- TASK 1 -
In the essay on kinship adoption, change "kinship care" to "relative care" and write out the passage from "As a kid, you’re" to "grew inside her.".
- TASK 2 -
Carry the essay on kinship adoption further, picking up right after its final sentence.
─── TEXT ───
It doesn’t always feel fair.
My birth mom battled substance abuse, and she didn’t survive whole. I think that’s part of why I’m so cautious with my freedom—why I don’t take moments, curiosity, or possibility lightly. My parents didn’t get to experience those things. They didn’t get to leave their hometowns, travel the world, or live with the kind of appetite for life that I’ve been given. I don’t want that to be wasted.
As a kid, you’re taught to live with the choices adults made for you. As you get older, you learn to honor them by understanding why those choices were made.
Being in kinship care, I know I was raised in alignment with my parents’ wishes, and as I grew, my own wishes began to form alongside them. That’s something I don’t take for granted anymore. That is a privilege that us as kinship adoptees have access to.
The interesting part is that I’ve learned to understand my birth mom in a way that maybe only I can—because I grew inside her.
I don’t want to forget that she is human. That she was young once. That she is beautiful. That she has many lives within her. As a girl, I see pieces of her in myself, and I hold that gently. Those parts are mine too.
─── MATERIAL ───
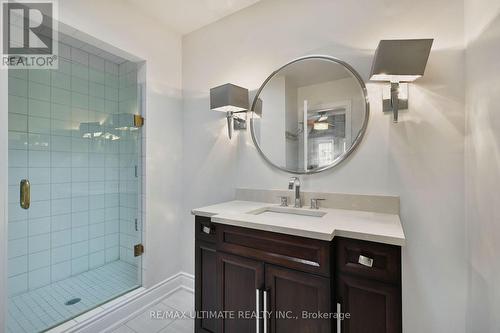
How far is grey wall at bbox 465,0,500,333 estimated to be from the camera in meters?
───
- FINAL ANSWER 1 -
As a kid, you’re taught to live with the choices adults made for you. As you get older, you learn to honor them by understanding why those choices were made.
Being in relative care, I know I was raised in alignment with my parents’ wishes, and as I grew, my own wishes began to form alongside them. That’s something I don’t take for granted anymore. That is a privilege that us as kinship adoptees have access to.
The interesting part is that I’ve learned to understand my birth mom in a way that maybe only I can—because I grew inside her.

- FINAL ANSWER 2 -
I think often about not wasting moments. About honoring memory. About staying connected—to her, to my older sister, to the lineage that still lives and thinks and feels.
My older sister took the responsibility so we could have these experiences. I’m in constant awe and reflection.
When we allow ourselves to see each other as human, more conversations become possible.
Anyway, I’m just a girl who moved away, thinking deeply about her lineage and how powerful the choices before her were—the choices that led me here.
Not everyone gets to connect those dots. I do. And I take that responsibility seriously. The choices made between 1994 and 2000 still echo in how I make decisions in 2026. That’s not small. That’s dynamic. That’s sacred.
So much to think about it right?
Let’t get into this week’s upcoming blogs.
This week on the blog, I’ll be sharing:
• how to pivot when fear shows up,
• why support for Adopted Black Girls matters,
• and how I’ve been reframing my mind after a tough mental health episode.
Stay with me. I’ll see you in the next post.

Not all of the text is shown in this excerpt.